Care tips for fresh-cut trees
The National Christmas Tree Association offers these care tips for fresh-cut trees:
• Once home, place the tree in water as soon as possible. Most species can go six to eight hours after cutting the trunk and still take up water. Don't bruise the cut surface or get it dirty. If needed, trees can be temporarily stored for several days in a cool location. Place the freshly cut trunk in a bucket kept full of water.
• Displaying trees in water in a traditional reservoir type stand is the most effective way of maintaining their freshness and minimizing needle loss problems.
• To display a tree indoors, use a stand with an adequate water-holding capacity. In general, stands should provide one quart of water per inch of stem diameter. Devices are available that help maintain a constant water level in the stand.
• Use a stand that fits your tree. Avoid whittling the sides of the trunk down to fit a stand. The outer layers of wood are the most efficient in taking up water and should not be removed.
• Make a fresh cut to remove about a one-half-inch thick disk of wood from the base of the trunk before putting the tree in the stand. Make the cut perpendicular to the stem axis. Don't cut the trunk at an angle, or into a V-shape, which makes it far more difficult to hold the tree in the stand and reduces the amount of water available to the tree.
• Drilling a hole in the base of the trunk does NOT improve water uptake. Water temperature is not important and does not affect water uptake.
• Check the stand daily to make sure that the level of water does not go below the base of the tree.
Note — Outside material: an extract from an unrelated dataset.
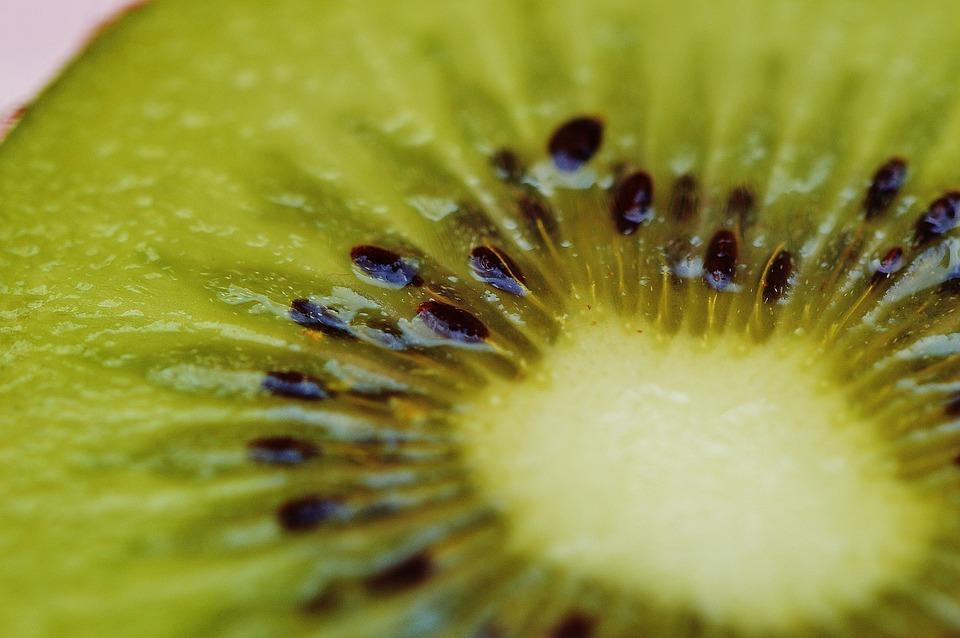 kiwi-1293489_960_720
With many stands, there can still be water in the stand even though the base of the tree is no longer submerged in water.
• Keep trees away from major sources of heat (fireplaces, heaters, heat vents, direct sunlight). Lowering the room temperature will slow the drying process, resulting in less water consumption each day.
• Use lights that produce low heat to reduce drying of the tree. For more on the safe use of lights, view this post.
• Monitor the tree for freshness. After Christmas or if the tree is very dry, remove it from the house.
In Derry Township, Christmas tree collection is scheduled by neighborhood (see page 14 of the township newsletter). For 2017, collection is scheduled for Jan. 2-20, or you can drop off your tree at the township's recycling center, 650 Clearwater Road (winter hours are 4 to 8 p.m. Monday, 8 a.m. to 3 p.m. Friday and Saturday).